New testimony in the ongoing construction cartel prosecution case has revealed the almost humdrum
day-to-day mechanics of rigging tenders on everything from hotels to the Lesotho Highlands Water Project and the Gautrain.
A witness for the Competition Commission has even revealed how cartel members fought with each other because other members were trying to “rip out the guts” of the Gautrain by demanding an embarrassingly high cover price from other cartel members.
Evidence from Kenneth Jones, a now unemployed former general manager at construction firm Aveng’s subsidiary Grinaker, has been cross-examined during the past two weeks.
The hearings deal with the geotechnical subsector of the construction industry – the companies that prepare the ground for large structures by installing reinforced concrete piles and do large-scale grouting to stop water from flowing into foundations.
These hearings, however, still stem from the original 2009 revelations about widespread cartel activity in the construction sector, which has led to major settlements along the way.
According to Jones, the geotechnical cartel involved the companies Esorfranki, Dura-Soltanche Bachy, VNA Piling, Geomechanics, Diabor and Rodio Geotechnics.
They allegedly rigged contracts regarding hotels, stadiums and private industrial facilities.
Jones was retrenched last year and told the tribunal that he was now basically unemployable.
“I have been in geotechnical engineering for more than 30 years. All the people in this country who are involved with geotechnical engineering, and certainly the bigger players, all know that it was myself and Mark Laidlaw who went to the Competition Commission and started this process,” said Jones.
“So there is absolutely no chance that any of those guys will employ me. It does not matter what I say here, and I am fully aware of that.”
According to Jones, the collusion in the sector started as far back as the 1970s.
Jones testified that his company got involved in the collusion via a joint venture with Rodio on the Lesotho Highlands Water Project in the early 1990s.
In KwaZulu-Natal and Gauteng, the cartel was formalised with the nominal competitors dividing work among themselves using written “scorecards”.
The scorecard would note each tender a member of the cartel got and would be used to calculate who was “ahead” or “behind” on their allocation of work.

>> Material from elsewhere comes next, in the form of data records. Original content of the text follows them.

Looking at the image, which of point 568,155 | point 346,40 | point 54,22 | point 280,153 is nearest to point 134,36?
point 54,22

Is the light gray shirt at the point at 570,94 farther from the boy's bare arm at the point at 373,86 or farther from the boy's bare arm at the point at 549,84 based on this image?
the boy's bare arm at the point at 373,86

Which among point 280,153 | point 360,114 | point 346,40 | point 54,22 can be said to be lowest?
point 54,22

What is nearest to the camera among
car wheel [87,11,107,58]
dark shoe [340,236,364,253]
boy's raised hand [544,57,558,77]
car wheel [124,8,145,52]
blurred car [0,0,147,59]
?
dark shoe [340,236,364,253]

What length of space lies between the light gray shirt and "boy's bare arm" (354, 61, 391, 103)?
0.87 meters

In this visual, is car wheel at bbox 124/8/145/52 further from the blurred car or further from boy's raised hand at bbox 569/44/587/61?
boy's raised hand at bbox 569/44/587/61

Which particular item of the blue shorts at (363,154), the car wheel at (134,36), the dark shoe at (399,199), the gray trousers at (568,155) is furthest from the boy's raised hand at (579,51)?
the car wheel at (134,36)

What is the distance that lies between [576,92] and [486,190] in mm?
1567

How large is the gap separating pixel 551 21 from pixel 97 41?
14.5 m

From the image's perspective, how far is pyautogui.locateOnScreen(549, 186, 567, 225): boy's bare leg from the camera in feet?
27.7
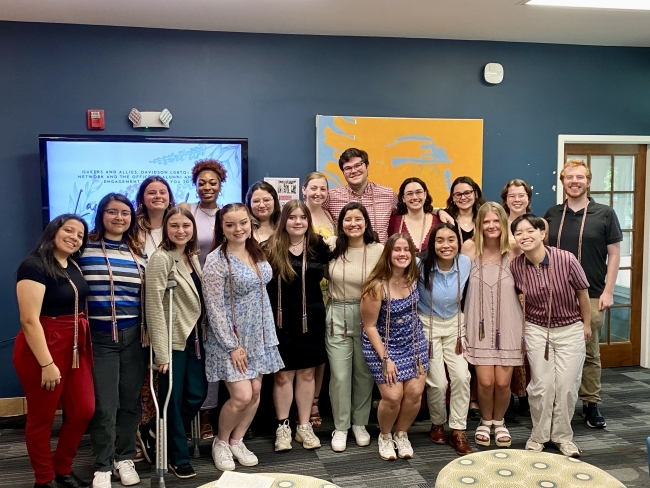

In Johannesburg, there were allegedly two different “books” – one for allocating grouting contracts and one for piling contracts.
The organising principle was to maintain everyone’s market share, claimed Jones.
Companies that were not part of the club and who made inroads into the market were called “terrorists”, said Jones.
“There are two ways of making sure that a particular party gets a job. You either cover them, or you may not submit a bid at all – that often happened,” said Jones.
Sometimes the companies would pay each other compensation for losing tenders on purpose, which they called “add-ons”, he said.
According to Jones, there were regional “scorecards” for at least KwaZulu-Natal and Gauteng, where rival companies’ tenders were racked up to determine who should get the next one. The conspirators allegedly called it “The Book” and would refer to the arrangement as the “book club” or the “breakfast club”.
Some of the meetings were held in guest houses in the Johannesburg suburbs of Auckland Park and Fourways, Jones said. On other occasions, they met at their companies’ office or had breakfast meetings in restaurants.
The geotechnical cartel stopped its meetings in 2006, said Jones.
According to Jones, the cartel ended in a “happy divorce” and the companies would still occasionally rig tenders that they were invited to bid for.
Meetings were held once a month and sometimes more often than that, he said.
DON’T OVERDO IT
As a general rule, the cover prices that colluders who wanted to not get the tender provided would be at least 5% higher than the price that was being “covered”.
According to Jones, “we would try and keep the prices reasonably market related” so that the cartel would not be found out.
“The risk was always that the professional teams [of clients] would realise that there was something wrong because the prices were too high. By pricing too high or unrealistically and out of proportion, the cartel would be exposing itself.”
This apparently came to the fore when one of the cartel members demanded a very high cover price for a piece of Gautrain work.
Even if they were only going to submit a cover price, they still needed to prepare some tender documentation and come to a price, said Jones.
The price for the Gautrain job that Jones’ company came to was R50 million. They then offered to cover this price for their competitor.
Dura then allegedly came back demanding that they cover them for R60 million, Jones said.
“We felt that was excessive. Our term was ‘they were ripping the guts out of it’, and we felt that it would be embarrassing for us to put in a cover price of that magnitude.”
He recounted that this caused heated arguments, and executives from the different companies shouted at each other over the phone.
Jones’s testimony, including the anecdote about the Gautrain, is contested by other parties.
Dirk Vetten, a lawyer at the proceedings for Esorfranki, accused Jones of fabricating evidence.
There have been a number of settlements from the geotechnical companies already.
There have been three settlements from the group, with Dura paying a R1 million fine and Geomechanics paying R1.65 million.
Rodio has settled for just under R900 000, but Esorfranki is opposing the case.